Время от времени подобную сцену заставала бабушка: на кухне шипят сковородки, шевелят под сквозняком свернувшимися уголками многочисленные плешивые клеенки, капают без устали неисправные краны, помаргивает голая лампочка на шнуре, чернорукая старуха с темным ликом сидит на табуретке прямо, спрятав руки под фартук (за готовкой ее, кажется, никто никогда не видел), нянька же моя стоит разиня рот над чадящей керосинкой, в кастрюле булькает, за слюдяным окошечком трясется чахлое мутное пламя, ложка висит в воздухе, глаза выпучены: значит, прямо на лицо?

— И не стыдно вам глупости рассказывать при ребенке, — скороговоркой произносит бабушка, отнимая мою руку от Танькиного подола, за который я давно держусь в настоящем ужасе (за годы скитаний без мужа насмотрелась бабушка и на „колдуний“, и на „шаманок“, древних неухоженных одиноких старух, по большей части, и всегда ей было их жалко, оставалось лишь поражаться жестокости к ним как взрослых, так и детей); Танька вздрагивает, помешивает в кастрюле и презрительно хмыкает, она ни в грош не ставит свою радетельницу, видя ее житейскую глупость и нерасчетливость, мудрость же черной старухи, напротив, расценивает очень высоко. И та не удостаивает бабушку ответа, позы не меняет, все так же замкнуто ее лицо, все так же под косынкой происходит однообразная, как штамповка, работа ее памяти; она знает, однако, что бабушку одолел бес постыдного скептицизма, который лишь разрушает, не строит, да и сама бабушка, наверное, понимает, что прерывать старуху в минуту вдохновения — бестактность, да и в силе здесь — другая логика, относящаяся к бабушкиной, как геометрия Лобачевского — к Эвклидовой. — С праздником вас, — прибавляет бабушка, сглаживая неловкость и крепко держа меня за руку.

— И вас с праздником, — отзывается старуха, вдруг поднимается с табурета и низко бабушке кланяется».

Состояние мальчика достигает кульминации (он в «настоящем ужасе»), но тут вмешивается бабушка, только она (материнское начало) может его защитить.

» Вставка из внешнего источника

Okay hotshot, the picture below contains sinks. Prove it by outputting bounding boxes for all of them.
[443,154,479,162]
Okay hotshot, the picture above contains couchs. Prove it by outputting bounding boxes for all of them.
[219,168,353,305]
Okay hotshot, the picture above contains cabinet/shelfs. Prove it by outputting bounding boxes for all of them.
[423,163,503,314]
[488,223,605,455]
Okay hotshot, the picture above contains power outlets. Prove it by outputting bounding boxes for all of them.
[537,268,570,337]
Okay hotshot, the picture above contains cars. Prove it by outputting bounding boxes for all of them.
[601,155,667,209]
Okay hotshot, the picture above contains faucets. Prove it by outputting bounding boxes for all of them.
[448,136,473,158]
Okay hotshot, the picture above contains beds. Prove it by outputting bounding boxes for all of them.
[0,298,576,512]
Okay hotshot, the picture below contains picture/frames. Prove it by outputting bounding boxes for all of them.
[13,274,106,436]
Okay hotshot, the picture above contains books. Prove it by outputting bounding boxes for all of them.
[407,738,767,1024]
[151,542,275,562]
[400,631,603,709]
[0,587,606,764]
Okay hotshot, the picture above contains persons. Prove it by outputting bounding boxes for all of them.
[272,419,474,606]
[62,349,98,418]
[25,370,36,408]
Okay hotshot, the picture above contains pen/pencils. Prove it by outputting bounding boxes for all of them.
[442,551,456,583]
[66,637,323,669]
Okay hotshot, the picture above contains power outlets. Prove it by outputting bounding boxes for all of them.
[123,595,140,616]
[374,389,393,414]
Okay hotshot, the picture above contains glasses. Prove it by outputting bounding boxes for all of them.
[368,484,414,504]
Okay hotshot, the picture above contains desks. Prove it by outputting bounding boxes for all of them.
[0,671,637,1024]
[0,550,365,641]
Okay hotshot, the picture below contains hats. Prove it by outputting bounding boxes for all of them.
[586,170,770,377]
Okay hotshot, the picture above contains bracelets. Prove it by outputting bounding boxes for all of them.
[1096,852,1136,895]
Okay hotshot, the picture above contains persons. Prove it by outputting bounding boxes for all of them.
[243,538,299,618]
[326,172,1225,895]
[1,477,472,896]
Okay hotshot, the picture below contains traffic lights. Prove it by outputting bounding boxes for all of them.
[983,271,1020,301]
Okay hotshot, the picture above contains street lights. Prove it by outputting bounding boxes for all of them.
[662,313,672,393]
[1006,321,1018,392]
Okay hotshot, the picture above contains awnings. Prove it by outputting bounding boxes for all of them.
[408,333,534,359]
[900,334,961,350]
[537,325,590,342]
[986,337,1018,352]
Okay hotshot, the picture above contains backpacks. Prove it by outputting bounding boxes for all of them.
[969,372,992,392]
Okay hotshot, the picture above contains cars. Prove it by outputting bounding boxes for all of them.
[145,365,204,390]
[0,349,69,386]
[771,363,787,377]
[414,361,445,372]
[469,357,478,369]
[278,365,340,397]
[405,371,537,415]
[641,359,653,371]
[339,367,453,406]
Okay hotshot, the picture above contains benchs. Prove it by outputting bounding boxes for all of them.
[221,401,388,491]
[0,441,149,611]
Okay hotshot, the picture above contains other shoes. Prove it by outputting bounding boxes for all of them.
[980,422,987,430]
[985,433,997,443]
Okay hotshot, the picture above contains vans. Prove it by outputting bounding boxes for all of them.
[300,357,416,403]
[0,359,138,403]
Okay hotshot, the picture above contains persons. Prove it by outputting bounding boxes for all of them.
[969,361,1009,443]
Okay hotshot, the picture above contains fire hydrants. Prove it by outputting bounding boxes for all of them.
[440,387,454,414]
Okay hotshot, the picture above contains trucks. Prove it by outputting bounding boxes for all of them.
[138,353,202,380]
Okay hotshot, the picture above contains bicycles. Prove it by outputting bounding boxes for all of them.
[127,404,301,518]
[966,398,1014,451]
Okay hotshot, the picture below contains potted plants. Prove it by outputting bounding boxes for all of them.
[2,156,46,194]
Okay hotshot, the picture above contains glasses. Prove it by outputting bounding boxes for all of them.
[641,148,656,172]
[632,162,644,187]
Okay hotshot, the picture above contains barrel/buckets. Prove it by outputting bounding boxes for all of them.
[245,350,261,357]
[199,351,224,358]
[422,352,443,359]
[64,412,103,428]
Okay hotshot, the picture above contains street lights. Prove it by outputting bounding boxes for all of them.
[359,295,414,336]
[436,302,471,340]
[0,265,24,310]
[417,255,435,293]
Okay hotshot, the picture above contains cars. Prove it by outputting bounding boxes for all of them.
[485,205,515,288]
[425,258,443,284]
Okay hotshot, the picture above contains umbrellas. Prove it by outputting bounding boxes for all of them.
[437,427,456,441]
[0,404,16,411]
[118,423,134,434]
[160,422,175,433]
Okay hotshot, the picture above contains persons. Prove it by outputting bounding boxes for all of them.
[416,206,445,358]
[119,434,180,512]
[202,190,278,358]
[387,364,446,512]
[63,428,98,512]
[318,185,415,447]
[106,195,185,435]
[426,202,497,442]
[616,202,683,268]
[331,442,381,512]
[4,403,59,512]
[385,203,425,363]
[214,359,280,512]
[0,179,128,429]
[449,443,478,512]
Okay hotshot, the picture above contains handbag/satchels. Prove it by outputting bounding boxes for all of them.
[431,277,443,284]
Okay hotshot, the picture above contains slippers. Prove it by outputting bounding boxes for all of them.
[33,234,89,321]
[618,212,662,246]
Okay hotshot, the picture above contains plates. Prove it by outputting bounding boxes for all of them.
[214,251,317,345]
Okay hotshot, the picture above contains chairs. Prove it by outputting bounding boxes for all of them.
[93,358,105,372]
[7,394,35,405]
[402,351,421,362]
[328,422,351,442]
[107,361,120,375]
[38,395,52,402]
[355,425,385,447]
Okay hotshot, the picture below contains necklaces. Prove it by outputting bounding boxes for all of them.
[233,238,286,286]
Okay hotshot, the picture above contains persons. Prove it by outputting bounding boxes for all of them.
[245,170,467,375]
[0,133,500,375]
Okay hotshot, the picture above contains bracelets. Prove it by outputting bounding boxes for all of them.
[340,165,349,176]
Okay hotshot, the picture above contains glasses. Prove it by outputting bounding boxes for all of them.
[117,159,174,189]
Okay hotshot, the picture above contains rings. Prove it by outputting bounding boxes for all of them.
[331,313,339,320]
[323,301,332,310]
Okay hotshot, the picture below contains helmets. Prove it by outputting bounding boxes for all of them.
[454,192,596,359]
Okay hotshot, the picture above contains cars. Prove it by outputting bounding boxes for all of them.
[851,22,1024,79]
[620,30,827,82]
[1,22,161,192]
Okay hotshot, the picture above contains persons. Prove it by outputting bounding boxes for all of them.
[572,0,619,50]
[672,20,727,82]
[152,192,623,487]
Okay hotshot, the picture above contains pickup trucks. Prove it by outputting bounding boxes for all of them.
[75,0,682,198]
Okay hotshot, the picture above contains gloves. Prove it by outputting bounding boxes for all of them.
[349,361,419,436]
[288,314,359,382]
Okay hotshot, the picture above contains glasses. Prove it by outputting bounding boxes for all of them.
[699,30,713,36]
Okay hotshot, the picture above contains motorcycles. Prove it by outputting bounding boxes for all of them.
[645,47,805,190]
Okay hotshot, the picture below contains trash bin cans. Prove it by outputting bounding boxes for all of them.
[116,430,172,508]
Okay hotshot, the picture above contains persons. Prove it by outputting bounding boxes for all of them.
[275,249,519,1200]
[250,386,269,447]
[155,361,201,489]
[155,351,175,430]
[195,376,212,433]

Но зададимся, наконец, вопросом: что это за страх? И есть ли нечто общее между растерянностью ребенка перед картинами Репина, испугом при взгляде на изображение царя Ивана Грозного и народными страшными рассказами о колдовстве и «упокойниках»? Конечно, буржуазный исследователь толковал бы это с грубой прямолинейностью: мол, и там и здесь имеет место неосознанный страх перед отцом, ужас возможной кастрации. Он выстроил бы ряд на поверхностный взгляд убедительный: царь — пропагандист — змей, посещающий женщину, — осиновый кол, вбитый в могилу матери двух сирот. На наш взгляд, дело обстоит значительно глубже.

Да, говорим мы, есть связь между мужественными многофигурными композициями и поэтическими фольклорными сказаниями (и многое в творческом наследии Ильи Ефимовича тому подтверждение), да, говорим мы, в анализируемом отрывке мальчик равно испытывает смущение, чувство неловкости, неудобства, даже страха и от «горчащего» запаха книг из отцовской библиотеки, и от созерцания портретов углубленных в себя мыслителей прошлого, и при заучивании наизусть прекрасных стихов (а ведь наверняка ему читались вслух и сказки А. С. Пушкина), и при прослушивании народных поверий, и объяснение этому может быть одно: все это вместе есть не что иное, как гнет культуры, испытываемый художником уже с ранних его лет.

Многовековая культура русского народа — вот то мужское начало, которому в детском восприятии противопоставлено начало женское (мать, отчизна) начало оплодотворяющее — началу оплодотворяемому. Именно перед лицом могучего культурного наследия трепещет душа будущего Фотографа, именно с этим «отцом» предстоит ему конкурировать — перенимать у него навыки и отвоевывать себе признание.